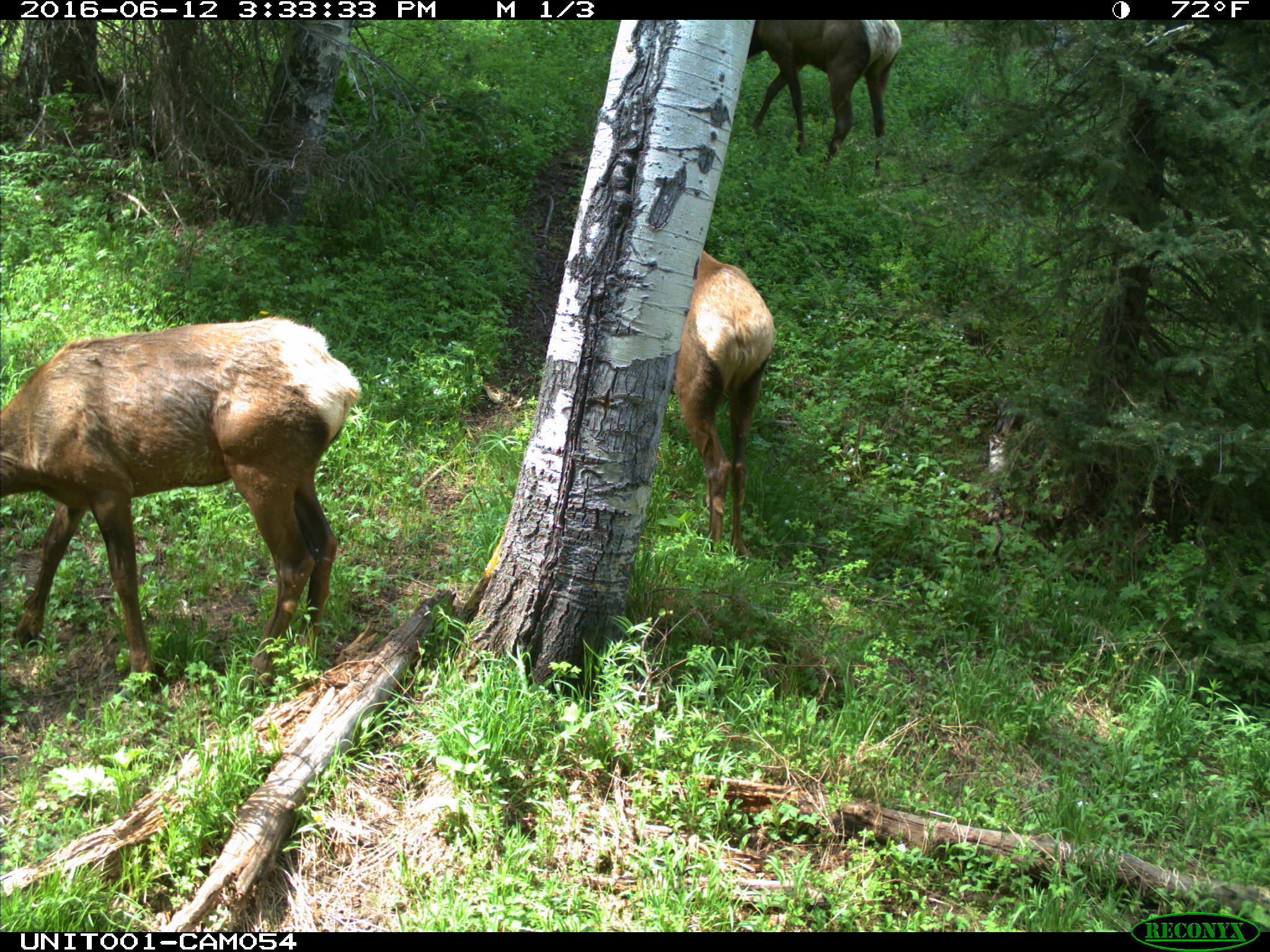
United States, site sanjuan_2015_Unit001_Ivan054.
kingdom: Animalia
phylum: Chordata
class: Mammalia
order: Artiodactyla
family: Cervidae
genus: Cervus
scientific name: Cervus elaphus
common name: red deer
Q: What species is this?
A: Cervus elaphus (red deer).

> [WHAT YOU NEED TO DO]
Return exactly the lines from the one containing "class: Mammalia" to the last line of the data, and nothing more.

> [ANSWER BELOW]
class: Mammalia
order: Artiodactyla
family: Cervidae
genus: Cervus
scientific name: Cervus elaphus
common name: red deer
Q: What species is this?
A: Cervus elaphus (red deer).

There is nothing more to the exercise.